When using the DDP backend, there's a separate process running for every GPU. They don't have access to each other's data, but there are a few special operations (reduce, all_reduce, gather, all_gather) that make the processes synchronize. When you use such operations on a tensor, the processes will wait for each other to reach the same point and combine their values in some way, for example take the sum from every process.
In theory it's possible to gather all data from all processes and then calculate the metric in one process, but this is slow and prone to problems, so you want to minimize the data that you transfer. The easiest approach is to calculate the metric in pieces and then for example take the average. self.log()

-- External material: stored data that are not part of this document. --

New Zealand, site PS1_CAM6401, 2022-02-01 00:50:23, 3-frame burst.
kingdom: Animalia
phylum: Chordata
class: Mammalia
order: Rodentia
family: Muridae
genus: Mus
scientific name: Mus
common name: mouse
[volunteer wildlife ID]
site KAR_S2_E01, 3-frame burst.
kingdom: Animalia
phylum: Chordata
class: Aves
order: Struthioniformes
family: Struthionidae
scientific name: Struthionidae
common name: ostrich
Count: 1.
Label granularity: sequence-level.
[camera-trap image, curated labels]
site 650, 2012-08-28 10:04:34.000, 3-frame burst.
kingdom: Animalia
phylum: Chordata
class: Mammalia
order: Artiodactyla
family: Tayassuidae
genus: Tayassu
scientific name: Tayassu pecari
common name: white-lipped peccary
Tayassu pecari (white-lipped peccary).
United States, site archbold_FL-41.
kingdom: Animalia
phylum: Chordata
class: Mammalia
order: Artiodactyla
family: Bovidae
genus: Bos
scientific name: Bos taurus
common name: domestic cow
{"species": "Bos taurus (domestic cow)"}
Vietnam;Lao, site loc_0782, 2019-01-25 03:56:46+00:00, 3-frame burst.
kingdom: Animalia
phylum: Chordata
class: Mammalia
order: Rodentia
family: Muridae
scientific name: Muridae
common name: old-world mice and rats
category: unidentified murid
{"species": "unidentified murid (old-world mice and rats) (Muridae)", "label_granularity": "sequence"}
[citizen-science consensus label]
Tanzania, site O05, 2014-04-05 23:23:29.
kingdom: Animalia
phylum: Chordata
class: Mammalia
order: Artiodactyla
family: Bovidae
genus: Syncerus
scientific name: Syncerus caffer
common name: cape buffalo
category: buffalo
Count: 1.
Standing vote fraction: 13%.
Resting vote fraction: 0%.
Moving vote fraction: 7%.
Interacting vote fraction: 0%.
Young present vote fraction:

calls will do this automatically when you use sync_dist=True
.
If you don't want to take the average over the GPU processes, it's also possible to update some state variables at each step, and after the epoch synchronize the state variables and calculate your metric from those values. The recommended way is to create a class that uses the Metrics API, which recently moved from PyTorch Lightning to the TorchMetrics project.
If it's not enough to store a set of state variables, you can try to make your metric gather all data from all the processes. Derive your own metric from the Metric base class, overriding the update()
and compute()
methods. Use add_state("data", default=[], dist_reduce_fx="cat")
to create a list where you collect the data that you need for calculating the metric. dist_reduce_fx="cat"
will cause the data from different processes to be combined with torch.cat()
. Internally it uses torch.distributed.all_gather. The tricky part here is that it assumes that all processes create identically-sized tensors. If the sizes don't match, syncing will hang indefinitely.